The method of conducting bucket shop operations here described, shows with accuracy how appellee’s
We will now consider appellant’s defense, that with respect to the transactions resulting in appellee’s losses, he was merely the latter’s agent or broker, and, therefore, did not win from him any money, and was not a partner of the persons or firms with whom he dealt.

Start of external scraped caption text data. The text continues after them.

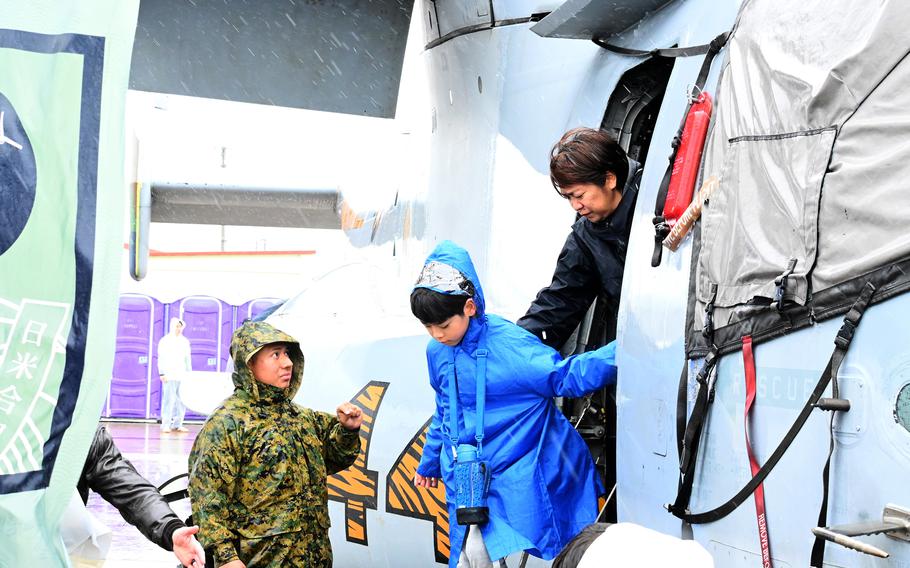 A boy disembarks after touring the inside of a Marine Corps MV-22 Osprey tiltrotor aircraft.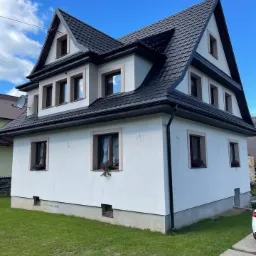 Dwupiętrowy dom z ciemnym dachem i białymi ścianami, małe kwiaty w doniczkach na parapetach, widok z trawnika w słoneczny dzień.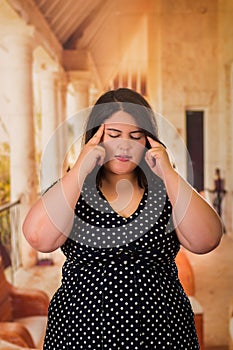 Young beautiful plus size model in black dres having a headache, touching her head bith both hands, xxl woman on gray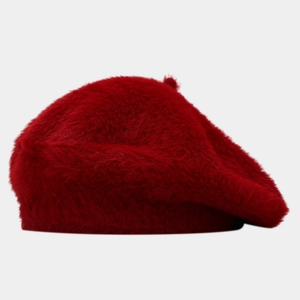 Detailed macro shot of the fluffy long-pile red faux mink plush beret fabric texture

As previously intimated this defense cannot prevail. By appellant’s ' own admission, to say nothing of the facts being also established by the evidence, he conducted the illegal transactions for appellee and received a part of the commissions deducted by the Williams Commission Company from the margins paid by him. In such case the broker is liable under the statute for the whole loss because he is a wrongdoer, however small his commission, and even though he advanced the money to pay the margins. It is not the extent but the community of interest that makes wrongdoers responsible for the whole wrong. Triplett v. Seelbach, 91 Ky., 33.
In White v. Wilson’s Admr., 100 Ky., 367, it was held that one who is a member of a club, at which gaming is indulged in, and at which there is a “take out” to pay expenses of the club, has such an interest in the game as will prevent his recovering money loaned to one to pay losses, although he was not actually engaged in the game in which the losses were sustained.
The principle here stated was also approved in Triplett v. Seelbach, 91 Ky., 30; Cartwright v. McElwain, 132 Ky., 83; 116 S. W., 297.
. If, as adjudged by the Circuit Court, the note executed by appellee to appellant should have been canceled, because of the illegality of the consideration, it necessarily followed, as further adjudged, that appellee was entitled to recover the value of the collateral pledged for its payment, which was sold by appellant.
In view of the statute and the construction given it in the several cases cited, no reason can be found for disturbing the judgment, and it is, therefore, affirmed.